The entire legal sororal fraternity owes an apology to Chief Justice BR Gavai for allowing things to come to such a pass. It is about Justice Gavai and our moral, ethical and constitutional responsibility to protect the dignity of his person and the office he holds.
It is about the Supreme Court of India – an institution created to safeguard Article 17 and Article 21 rights in their intersections. What happened today was a derogation of the constitution in an irredeemable manner.
That Justice Gavai dealt with the public humiliation with equanimity and an unparalleled display of dignity of the highest standards is a matter of pride. And yet, can we evade the urgency of a public contemplation on how this has come to pass?
I cannot but draw a parallel between the condemnable utterances of former Chief Justice of India DY Chandrachud and the advocate who hurled the slipper at the sitting Chief Justice today – narrow-minded, self-appointed custodians of faith, both, who speak a common language.
Mr Chandrachud spoke about the “fundamental act of desecration” four centuries ago in the erection of the Babri Masjid, contrary to the observations of the court in the judgement on Babri Masjid.
Today, this lawyer, in the same language of desecration of faith, declares – “sanatan dharma ka apmaan nahi sahega Hindustan” – and hurls a slipper at the Chief Justice of India, in open court while the court is in session.
It is not a mere coincidence that the Chief Justice is Dalit and the humiliation assumes an altogether different meaning within the reading of Article 17.
Which is this Hindustan that Mr Chandrachud and his minion lawyer are speaking about? How have we lost our way so badly, and why are we rendered so totally powerless to stop this deluge from drowning our hard-won gains for freedom, bandhuta and dignity?
What can the police do but take the man away and “investigate”? What are they going to investigate? What will they find? And what action can they take? This rot has seeped into public consciousness.
We need an upsurge of resistance to defeat this vileness – that Babasaheb Ambedkar spoke about:
‘I feel that the Constitution is workable; it is flexible and it is strong to hold the country together, both in peace… and in war… Indeed, if I may say so, if things go wrong under the new Constitution, the reason will not be that we had a bad Constitution. What we will have to say is that man was vile’

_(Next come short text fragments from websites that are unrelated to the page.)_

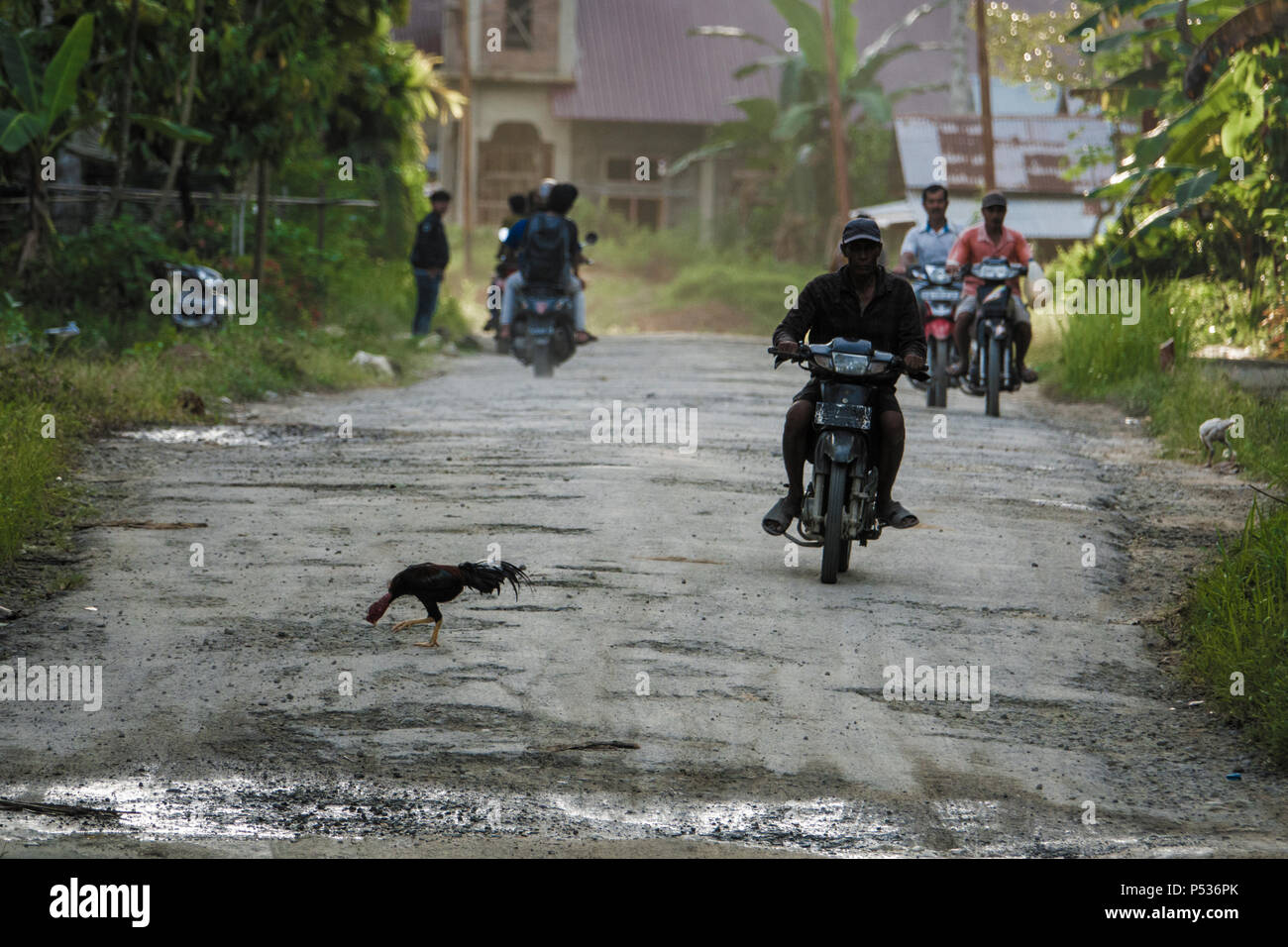 People commuting on motor scooters along potholed road in Afulu, Nias Island, Sumatra, Indonesia - Stock Image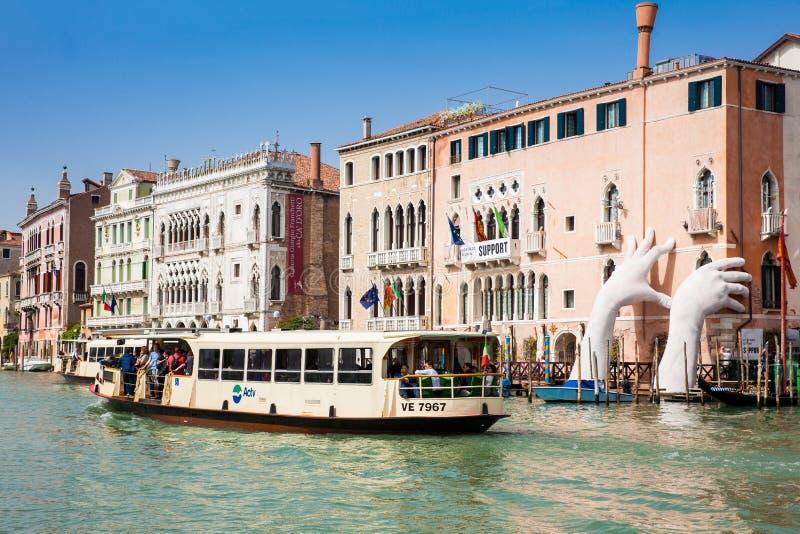 Le bateau touristique passant par la sculpture en mains a créé par l'artiste espagnol Lorenzo Quinn à Venise Grand Canal pour fai image libre de droits
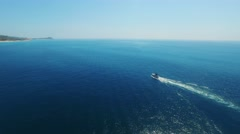 Aerial drone flying tracking yacht in Los Cabos Mexico Bay Stock Footage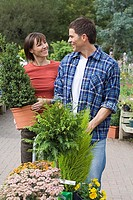 Couple shopping in garden centre, woman carrying pot plant, man pushing trolley, smiling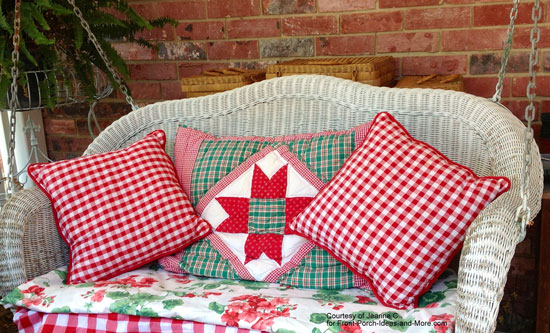 white wicker porch swing with red checked pillows and colorful porch swing cushion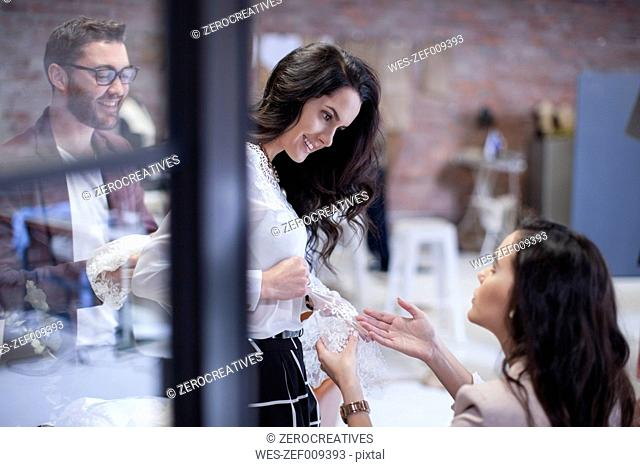 Dressmakers with client in fashion showroom trying on wedding dress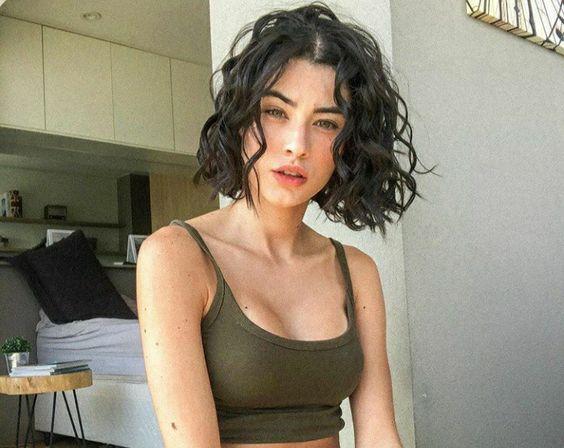 brunette, short hair, and wavy hair image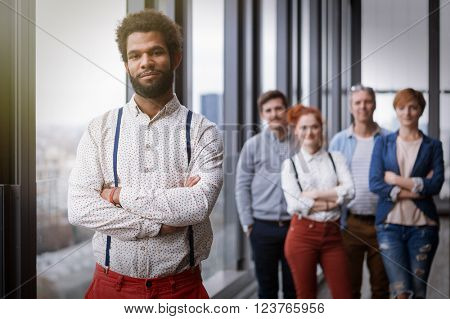 Corporate portrait of young black hipster businessman with his colleagues in background. Post processed with vintage film and sun filter.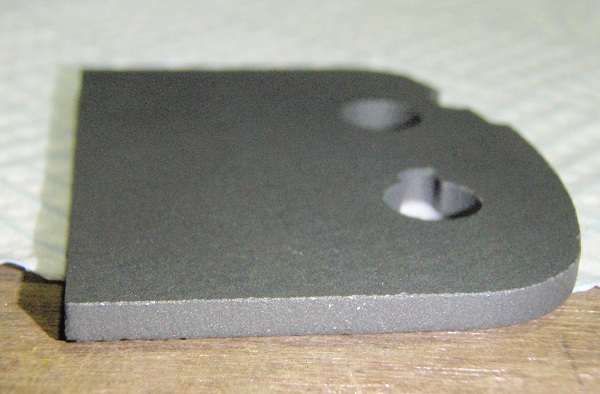 the cut edge of a 3mm thick ferrite part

How, and on what basis, might we piece together memories that render the Constitution ‘workable’, ‘flexible’ and ‘strong’ enough to resist the ‘vileness’—in ways that its preambular iridescence lights up pathways to ‘hold the country together’ at a time when dominant political discourse reduces and degrades politics to the fractured banality of shards: tukde tukde narratives or ‘vile’ conduct? This vileness is an intentional subversion of the Constitution.
Lawyers across the country, together, must stand with Justice BR Gavai, in defence of the Constitution of India, which stands imperilled today as never before.